Radical Ireland, Conservative America? The Politics of Radical Networks in the 1960s
Even though she returned to the Bogside on 2 September 1969, with the keys to New York, San Francisco and Detroit, Bernadette Devlin must have felt defeated: she had raised only one-tenth of her million-dollar goal despite her impassioned pleas for aid in the wake of the “Battle of the Bogside.” Her two-week speaking tour to raise funds for relief in Northern Ireland had only underlined the differences between the Northern Irish civil rights movement and Catholic Irish-America. This trip, straight from Derry’s barricades, was partially designed to get her out of the Bogside for her safety and partially meant to solicit money from the deep pockets of America.
This paper is an exploration of the connections between radical elements of the Northern Irish civil rights movement and Irish America in the late 1969/early 1970 period.
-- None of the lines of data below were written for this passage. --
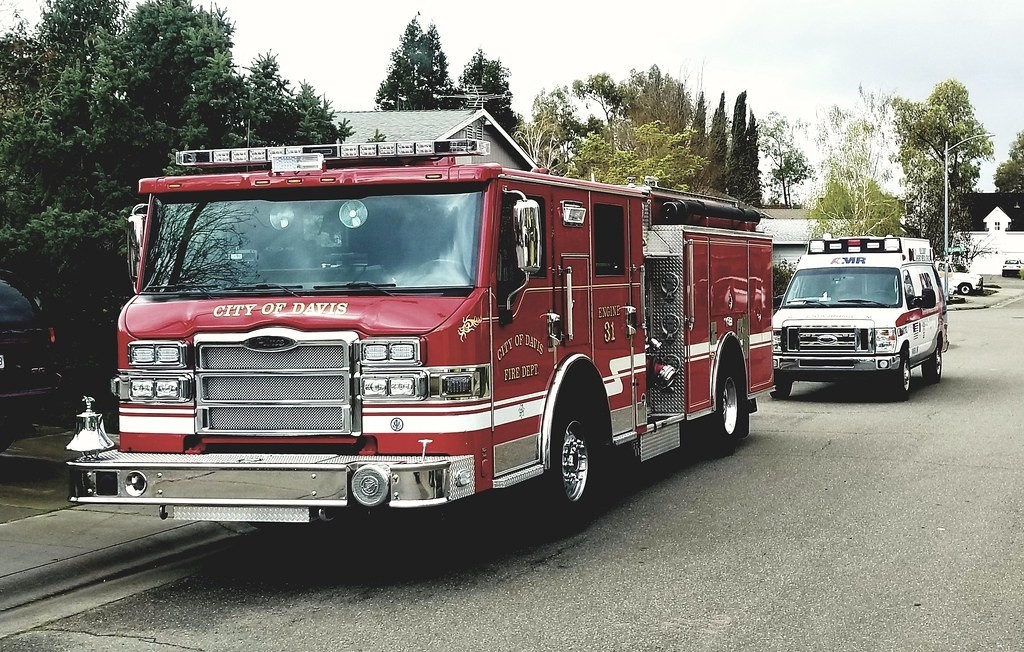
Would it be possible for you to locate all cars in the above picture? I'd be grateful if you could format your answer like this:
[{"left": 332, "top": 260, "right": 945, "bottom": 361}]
[
  {"left": 1002, "top": 259, "right": 1024, "bottom": 278},
  {"left": 0, "top": 259, "right": 76, "bottom": 452}
]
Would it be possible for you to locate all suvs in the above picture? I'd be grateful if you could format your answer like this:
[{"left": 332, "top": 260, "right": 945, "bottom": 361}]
[
  {"left": 770, "top": 233, "right": 949, "bottom": 401},
  {"left": 934, "top": 260, "right": 983, "bottom": 295}
]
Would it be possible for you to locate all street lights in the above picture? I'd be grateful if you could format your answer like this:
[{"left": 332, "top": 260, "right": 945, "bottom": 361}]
[{"left": 944, "top": 133, "right": 995, "bottom": 303}]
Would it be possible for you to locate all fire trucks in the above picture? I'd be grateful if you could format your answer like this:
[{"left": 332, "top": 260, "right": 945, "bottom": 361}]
[{"left": 65, "top": 137, "right": 777, "bottom": 553}]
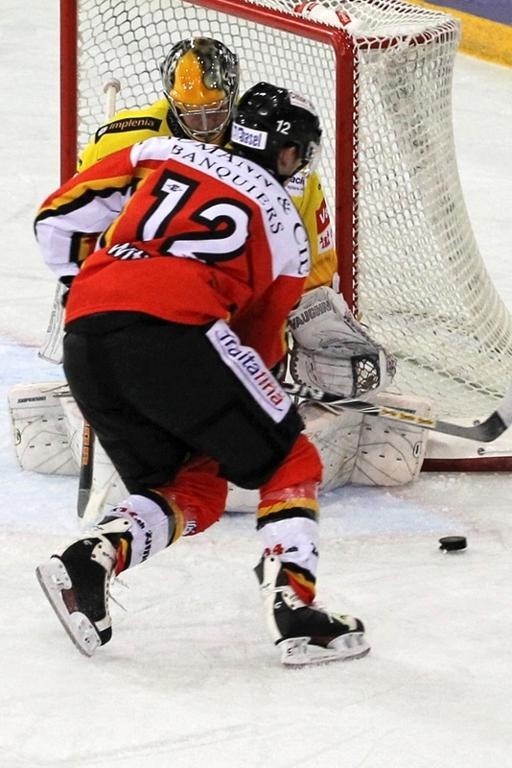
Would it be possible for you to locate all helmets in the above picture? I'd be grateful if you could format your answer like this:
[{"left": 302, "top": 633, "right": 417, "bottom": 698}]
[
  {"left": 229, "top": 81, "right": 322, "bottom": 171},
  {"left": 160, "top": 35, "right": 241, "bottom": 108}
]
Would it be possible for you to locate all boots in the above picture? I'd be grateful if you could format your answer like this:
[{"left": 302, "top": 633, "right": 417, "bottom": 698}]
[
  {"left": 59, "top": 515, "right": 134, "bottom": 648},
  {"left": 253, "top": 555, "right": 366, "bottom": 646}
]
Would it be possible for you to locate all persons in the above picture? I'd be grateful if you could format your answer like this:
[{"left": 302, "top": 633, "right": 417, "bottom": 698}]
[
  {"left": 6, "top": 36, "right": 434, "bottom": 515},
  {"left": 32, "top": 81, "right": 365, "bottom": 649}
]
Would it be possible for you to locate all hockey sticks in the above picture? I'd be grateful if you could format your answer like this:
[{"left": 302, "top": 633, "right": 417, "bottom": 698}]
[{"left": 292, "top": 387, "right": 511, "bottom": 443}]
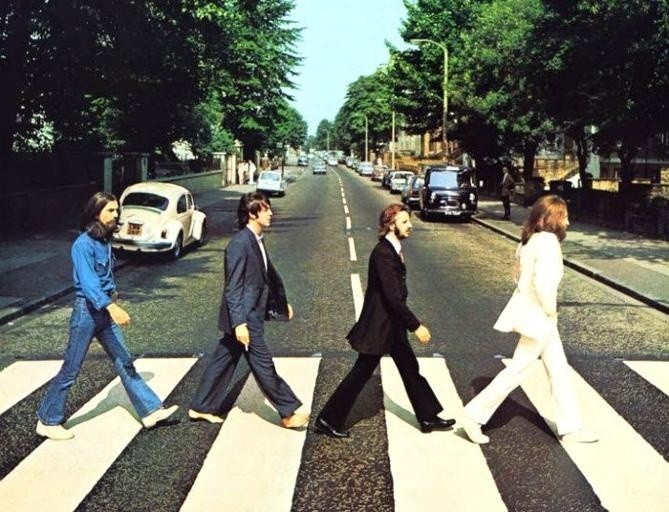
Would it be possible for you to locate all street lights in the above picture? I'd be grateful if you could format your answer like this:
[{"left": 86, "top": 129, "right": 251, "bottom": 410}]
[
  {"left": 322, "top": 126, "right": 331, "bottom": 154},
  {"left": 353, "top": 111, "right": 371, "bottom": 163},
  {"left": 408, "top": 36, "right": 450, "bottom": 144}
]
It focuses on how class-related tensions precipitated a split within the Irish civil rights communities on both sides of the Atlantic and how this split eventually created the conditions for the rise of militant Irish republicanism. Specifically this paper looks at the Northern Irish student activist Bernadette Devlin and her 1969 tour of the United States as well as the first conference of the National Association for Irish Justice (NAIJ). The aim of this paper is to begin a discussion on Irish-American networks in the late 1960s – one that not only explores the reflexive relationship between Irish and American class politics but also analyses how those fundamental differences prevented the formation of a broad-based coalition of support.